We have made significant gains in reducing emissions by key Colorado Plateau power plants.
Navajo Generating Station
In 1991, the Trust negotiated to reduce Navajo Generating Station’s SO2 emissions by more than 60,000 tons annually. The effort, undertaken by a coalition of environmental groups led by Ed Norton, former Trust president, was the culmination of a battle between environmentalists and the Environmental Protection Agency (EPA), the White House, and owners of Navajo. For years, groups fought to enforce the Clean Air Act to protect visibility in our national parks and wilderness areas. Ultimately, the battle focused on the impact of Navajo’s contribution to the degraded visibility at the Grand Canyon, which led to an agreement to reduce SO2 emissions from the plant by 90 percent. In 2010, the Department of Interior committed to funding a comprehensive assessment of renewable energy and less polluting options to eventually replace the NGS.
Mohave Generating Station
In early 1998, the Grand Canyon Trust, Sierra Club, and National Parks and Conservation Association filed a lawsuit in federal court against the co-owners of the Mohave Generating Station for thousands of emission limit violations. We showed in briefs that between 1993 and 1998 the power plant had violated the opacity limit (a measure of pollution density) more than 400,000 times and the sulfur dioxide limit over 40,000 times. We also showed that these violations were taking place on a continual basis. Before the case went to trial the owners agreed to settle. The consent decree required the defendants to stop their long-standing violations by no later than December 31, 2005. Mohave closed on that date because its owners refused to install pollution controls and they failed to reach an agreement on coal and water supplies needed to keep the power plant operating.

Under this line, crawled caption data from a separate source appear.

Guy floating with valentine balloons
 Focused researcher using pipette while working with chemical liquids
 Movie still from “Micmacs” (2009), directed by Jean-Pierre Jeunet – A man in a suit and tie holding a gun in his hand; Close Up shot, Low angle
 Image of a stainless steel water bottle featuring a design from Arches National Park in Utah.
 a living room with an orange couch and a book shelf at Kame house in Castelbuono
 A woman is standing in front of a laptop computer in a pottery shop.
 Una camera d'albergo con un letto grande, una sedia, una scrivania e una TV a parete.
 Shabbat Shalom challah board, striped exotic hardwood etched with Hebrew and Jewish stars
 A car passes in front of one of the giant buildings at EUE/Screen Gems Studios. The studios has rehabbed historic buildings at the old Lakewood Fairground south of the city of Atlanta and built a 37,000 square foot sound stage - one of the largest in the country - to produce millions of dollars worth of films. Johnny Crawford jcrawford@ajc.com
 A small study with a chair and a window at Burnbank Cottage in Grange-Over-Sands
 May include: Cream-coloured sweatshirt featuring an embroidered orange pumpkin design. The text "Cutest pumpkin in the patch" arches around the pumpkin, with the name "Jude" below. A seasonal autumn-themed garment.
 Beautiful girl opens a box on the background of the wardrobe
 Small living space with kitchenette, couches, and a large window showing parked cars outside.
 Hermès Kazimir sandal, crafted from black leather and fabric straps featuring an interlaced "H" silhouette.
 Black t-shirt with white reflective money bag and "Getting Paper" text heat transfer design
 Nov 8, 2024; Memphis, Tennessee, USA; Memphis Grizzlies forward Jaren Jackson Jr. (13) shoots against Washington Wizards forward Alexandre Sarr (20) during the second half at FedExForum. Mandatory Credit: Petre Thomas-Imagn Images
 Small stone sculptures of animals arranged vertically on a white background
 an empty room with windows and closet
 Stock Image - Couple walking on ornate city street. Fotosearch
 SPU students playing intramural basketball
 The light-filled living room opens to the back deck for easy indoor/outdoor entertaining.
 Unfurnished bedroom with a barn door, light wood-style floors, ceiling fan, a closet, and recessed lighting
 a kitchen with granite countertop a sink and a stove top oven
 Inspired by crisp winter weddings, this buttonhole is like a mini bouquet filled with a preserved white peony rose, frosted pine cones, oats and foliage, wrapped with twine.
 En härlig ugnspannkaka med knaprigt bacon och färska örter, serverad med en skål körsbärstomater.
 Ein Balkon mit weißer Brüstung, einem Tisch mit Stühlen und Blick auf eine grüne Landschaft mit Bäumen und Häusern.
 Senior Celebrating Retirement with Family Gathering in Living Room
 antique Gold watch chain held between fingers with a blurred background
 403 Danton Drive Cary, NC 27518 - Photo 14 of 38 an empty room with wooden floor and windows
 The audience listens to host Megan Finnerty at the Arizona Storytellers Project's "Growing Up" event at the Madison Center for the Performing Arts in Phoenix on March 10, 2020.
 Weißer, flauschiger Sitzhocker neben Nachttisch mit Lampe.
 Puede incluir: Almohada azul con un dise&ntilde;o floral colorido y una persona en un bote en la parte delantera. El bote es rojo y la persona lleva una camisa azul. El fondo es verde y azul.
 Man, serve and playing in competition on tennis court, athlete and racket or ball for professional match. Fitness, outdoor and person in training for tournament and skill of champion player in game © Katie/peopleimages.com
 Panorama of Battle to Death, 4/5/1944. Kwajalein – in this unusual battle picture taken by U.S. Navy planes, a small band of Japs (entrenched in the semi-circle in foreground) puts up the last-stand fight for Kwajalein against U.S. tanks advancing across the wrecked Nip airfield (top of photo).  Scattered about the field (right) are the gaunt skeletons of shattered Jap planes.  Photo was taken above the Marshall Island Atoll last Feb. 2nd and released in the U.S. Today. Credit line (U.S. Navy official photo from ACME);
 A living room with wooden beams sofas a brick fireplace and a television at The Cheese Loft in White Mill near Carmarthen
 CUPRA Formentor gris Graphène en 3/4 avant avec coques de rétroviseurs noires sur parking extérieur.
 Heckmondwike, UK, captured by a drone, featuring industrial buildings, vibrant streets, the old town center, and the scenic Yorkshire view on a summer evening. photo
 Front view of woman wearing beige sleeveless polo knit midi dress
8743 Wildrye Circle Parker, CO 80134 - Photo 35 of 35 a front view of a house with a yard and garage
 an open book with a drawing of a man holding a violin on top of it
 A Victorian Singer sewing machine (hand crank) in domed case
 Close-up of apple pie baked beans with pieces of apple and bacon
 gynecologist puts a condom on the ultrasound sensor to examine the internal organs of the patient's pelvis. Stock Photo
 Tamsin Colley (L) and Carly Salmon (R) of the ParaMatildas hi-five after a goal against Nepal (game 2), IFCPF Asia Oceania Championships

San Juan Generating Station
On May 16, 2002, the Trust, along with the Rio Grande Chapter of the Sierra Club, filed a citizens’ lawsuit against Public Service Company of New Mexico (PNM) for violations of the Clean Air Act at the San Juan Generating Station — a four-unit, 1,600-megawatt, coal-fired power plant that dumps about 14 million tons of CO2, 21,000 tons of SO2, 28,000 tons of NOX, and 751 pounds of mercury into the air around Four Corners. In 2004 PNM admitted in federal court to more than 42,000 clean air violations at the plant and committed to a pollution reduction plan. That plan was entered as a court order. In 2009, PNM completed installing the controls, including the new carbon-injection system to reduce mercury. As a result, NOX emissions dropped by about 10,000 tons; SO2 emissions by about 7,000 thousand tons; and mercury emissions by about 500 pounds.
Springerville Generating Station
In 2001, Tucson Electric Power (TEP) announced plans to add two new 400-megawatt units to its Springerville plant. On November 9, 2001, the Trust filed a lawsuit alleging that TEP was operating the existing units at Springerville without a proper air quality (Prevention of Significant Deterioration, or “PSD”) permit. A consent decree on the Springerville litigation was signed in 2005 that resolved the Trust’s federal enforcement action alleging that the plant was operating without a valid air quality permit. In return, PNM stipulated that SO2 emissions for all four units will decline 44 percent compared to the emissions from the existing two units, NOX emissions will decline 23 percent, the potential for pollution from the existing units will be capped, the owners of Unit 4 will spend $1 million a year for 5 years on renewable energy and energy efficiency programs.